Records for the task |
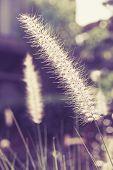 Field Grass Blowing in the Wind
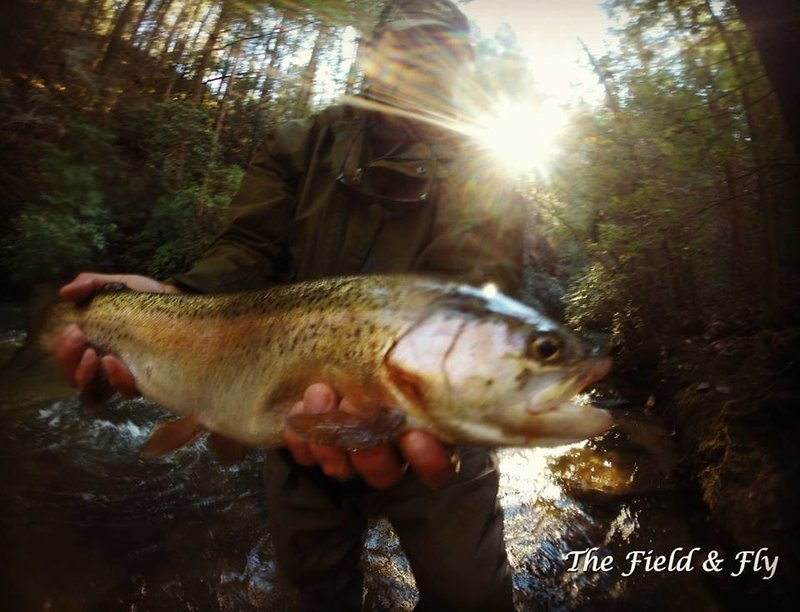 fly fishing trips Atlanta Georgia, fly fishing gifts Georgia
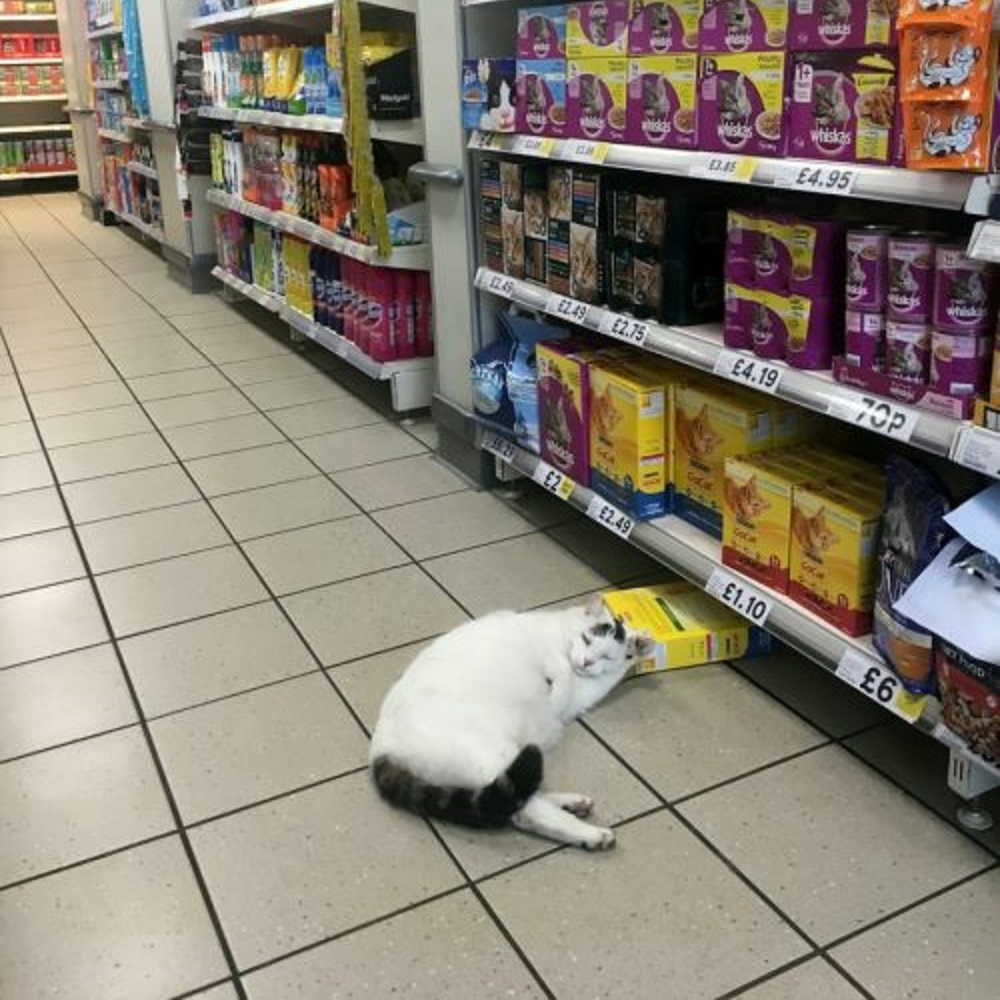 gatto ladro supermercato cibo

...

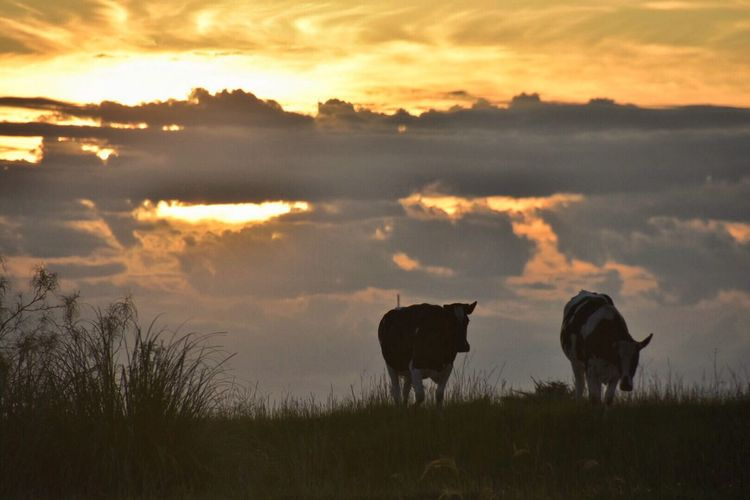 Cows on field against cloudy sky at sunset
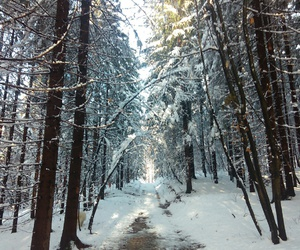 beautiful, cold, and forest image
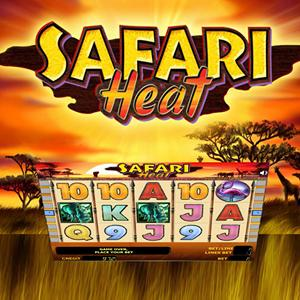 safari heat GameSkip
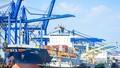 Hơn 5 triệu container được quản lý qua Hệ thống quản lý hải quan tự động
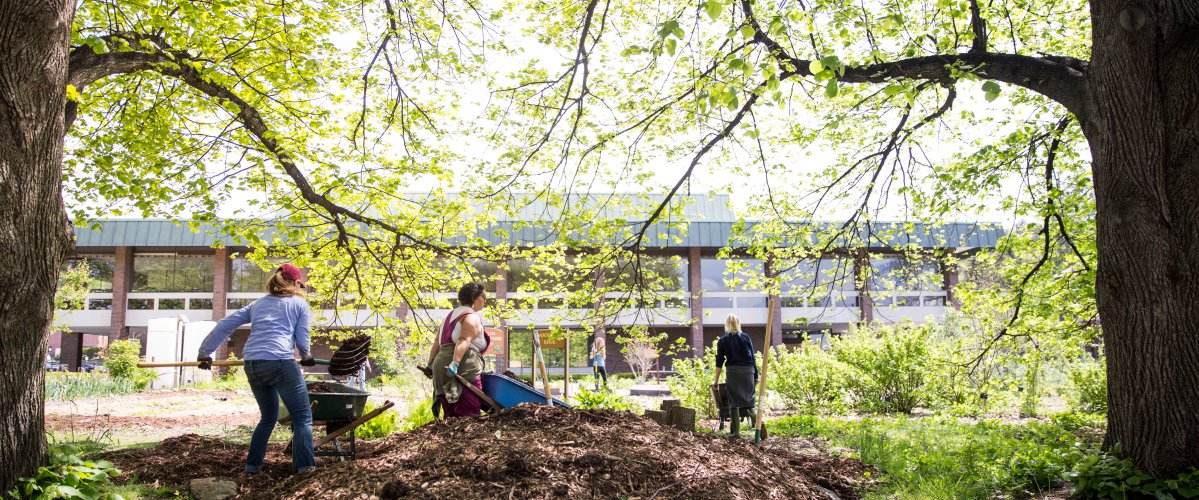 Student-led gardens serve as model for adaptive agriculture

Task goal | Write down exactly what the lines above say, from the line holding "Hơn 5 triệu" through the line holding "Student-led gardens serve", and nothing more. Do not copy the pictures.

Response |
 Hơn 5 triệu container được quản lý qua Hệ thống quản lý hải quan tự động
 Student-led gardens serve as model for adaptive agriculture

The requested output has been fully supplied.